Linux provides a simple mechanism to let our process know what’s going on. All processes have an entry in the linux /proc virtual folder. So we can access properties for our process through the filesystem (a virtual filesystem - more lying - you’re not really accessing files you’re accessing kernel data structures. Lying is really useful).

We can find our entry by getting our current pid (note: again this is why the pid namespace can’t change our pid retroactively). We can do this:

... snip ...
let parent_pid = posix.getpid()
unshare(CLONE_NEWUSER or
        CLONE_NEWUTS or
        CLONE_NEWNS or
        CLONE_NEWIPC or
        CLONE_NEWPID or
        CLONE_NEWNET)
... snip ...

Now we can find where our process will be represented: it’ll be under the /proc/$parent_pid folder.

Btw: this is how the 'ps' command line program works. It scans over /proc. Now you know.

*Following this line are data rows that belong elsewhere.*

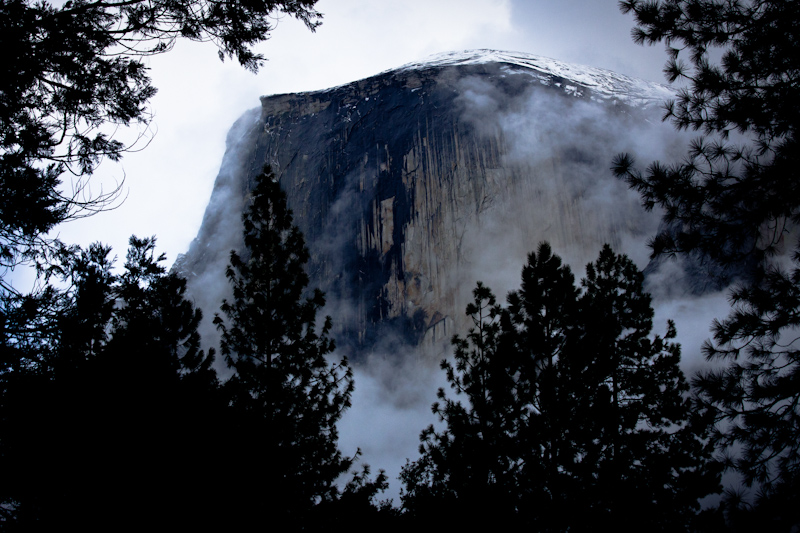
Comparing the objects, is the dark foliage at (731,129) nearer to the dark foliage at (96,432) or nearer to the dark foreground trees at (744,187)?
the dark foreground trees at (744,187)

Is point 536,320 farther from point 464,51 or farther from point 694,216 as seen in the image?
point 464,51

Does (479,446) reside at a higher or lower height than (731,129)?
lower

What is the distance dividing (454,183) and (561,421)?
38780mm

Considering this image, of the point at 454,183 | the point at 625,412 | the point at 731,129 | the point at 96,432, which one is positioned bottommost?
the point at 96,432

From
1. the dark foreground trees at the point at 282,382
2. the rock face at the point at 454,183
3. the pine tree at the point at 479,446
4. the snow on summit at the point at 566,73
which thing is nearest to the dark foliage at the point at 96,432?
the dark foreground trees at the point at 282,382

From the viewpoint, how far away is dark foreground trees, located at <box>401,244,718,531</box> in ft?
27.1

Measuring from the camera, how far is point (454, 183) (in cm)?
4575

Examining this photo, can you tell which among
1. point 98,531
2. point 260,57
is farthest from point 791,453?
point 98,531

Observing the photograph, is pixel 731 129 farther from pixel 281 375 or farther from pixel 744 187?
pixel 281 375

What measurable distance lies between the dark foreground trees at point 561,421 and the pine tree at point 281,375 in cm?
257

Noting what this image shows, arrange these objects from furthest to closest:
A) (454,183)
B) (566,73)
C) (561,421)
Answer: (566,73) < (454,183) < (561,421)

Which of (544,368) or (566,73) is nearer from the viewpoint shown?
(544,368)

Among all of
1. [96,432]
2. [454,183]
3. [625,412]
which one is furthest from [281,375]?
[454,183]

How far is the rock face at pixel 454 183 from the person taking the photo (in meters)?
44.5
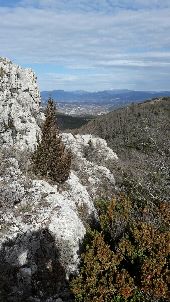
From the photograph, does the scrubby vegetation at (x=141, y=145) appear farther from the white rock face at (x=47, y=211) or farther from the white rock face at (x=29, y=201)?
the white rock face at (x=47, y=211)

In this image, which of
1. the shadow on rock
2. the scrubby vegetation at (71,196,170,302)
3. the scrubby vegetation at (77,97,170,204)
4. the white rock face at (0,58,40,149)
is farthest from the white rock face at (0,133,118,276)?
the scrubby vegetation at (77,97,170,204)

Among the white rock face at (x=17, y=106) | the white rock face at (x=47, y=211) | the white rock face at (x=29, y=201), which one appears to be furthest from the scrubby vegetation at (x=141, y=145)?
the white rock face at (x=17, y=106)

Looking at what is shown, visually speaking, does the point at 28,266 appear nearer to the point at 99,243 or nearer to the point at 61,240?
the point at 61,240

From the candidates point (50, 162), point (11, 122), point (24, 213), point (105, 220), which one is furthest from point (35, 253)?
point (11, 122)

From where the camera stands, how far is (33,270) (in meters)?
18.1

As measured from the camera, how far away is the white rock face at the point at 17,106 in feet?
81.4

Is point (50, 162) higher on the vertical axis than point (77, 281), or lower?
higher

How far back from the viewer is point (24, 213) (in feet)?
64.5

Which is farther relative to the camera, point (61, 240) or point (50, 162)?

To set the mappings we simply need to write to three files:

For the last file we have to write the string “deny”. This is a security measure I’ll explain in later posts. The userspace mapping is straight forward and consists of three numbers seperated by spaces. The first number is the starting id in the new namespace. We are only allowed to map a single user since we’re not running as root. So our map will be 0 1000 1 which means we’ll map root to our current user and have no other mappings. Again I’ll go into more detail in a subsequent post.

We can implement this like so:

let parent_pid = posix.getpid()
let uid = posix.getuid()
let gid = posix.getgid()
unshare(CLONE_NEWUSER or
        CLONE_NEWUTS or
        CLONE_NEWNS or
        CLONE_NEWIPC or
        CLONE_NEWPID or
        CLONE_NEWNET)

writeFile("/proc/" & $(parent_pid) & "/setgroups", "deny")
# Writes: 0 1000 1 to gid_map
writeFile("/proc/" & $(parent_pid) & "/gid_map", "0 " & $(gid) & " 1\n")
# Writes: 0 1000 1 to uid_map
writeFile("/proc/" & $(parent_pid) & "/uid_map", "0 " & $(uid) & " 1\n")

And now we can do the chroot:

let pid = posix.fork()

if pid == 0:
  let mypid = posix.getpid()
  echo "I'm in a container! My PID is: " & $mypid

  fail_if(posix.setgid(0) < 0):
    "failed to become root"
  fail_if(posix.setuid(0) < 0):
    "failed to become root"

  chroot(absolutePath("rootfs"))
  for kind, path in os.walkDir("/"):
    echo path
else:
  var status: cint = 0
  fail_if(posix.waitpid(pid, status, 0) < 0):
    "Failed to wait for child"

We added calls to setuid and setgid to make our mappings kick in. By setting our uid and gid we switch to being the root user in the namespace. Since we’re now a pretend root user we’re allowed to access system calls like mount and pivot_root so we can now call chroot and it will work.

Of course we don’t just want to list files so let’s run a real proper container by executing a command:

... snip ...
chroot(absolutePath("rootfs"))
var args_array = allocCStringArray(["/bin/sh"])
var env_array = allocCStringArray(["PATH=/bin:/sbin:/usr/bin"])
fail_if(posix.execve("/bin/sh", args_array, env_array) < 0): "Unable to exec in container"
... snip ..

We now have a shell that’s, basically, running in alpine linux!

Let’s run a command:

/ # ps
PID   USER     TIME  COMMAND

Huh. Shouldn’t there be a process in there? Well - we need to mount /proc otherwise ps can’t scan it. This is easy to fix by mounting /proc in the chroot call:

... snip ...
fail_if(c_mount("proc", "proc", "proc", 0, nil) < 0): "Unable to mount /proc"
fail_if(c_umount2("oldroot", MNT_DETACH) < 0): "Unable to detach old root"
... snip ...

Depending on what you need you may have to mount a few other necessary folders. I’m not going to get into it here. With this you have a basic container running Alpine linux.

I suspect you might need a stiff drink after all that.

Code (in Nim, Rust and Python) is on Gitlab.


  1. Well, this isn’t exactly true. Nothing’s perfect and there’s a suprising amount you can do to get around the OS. Read up about Spectre to see some of the crazy things that are possible.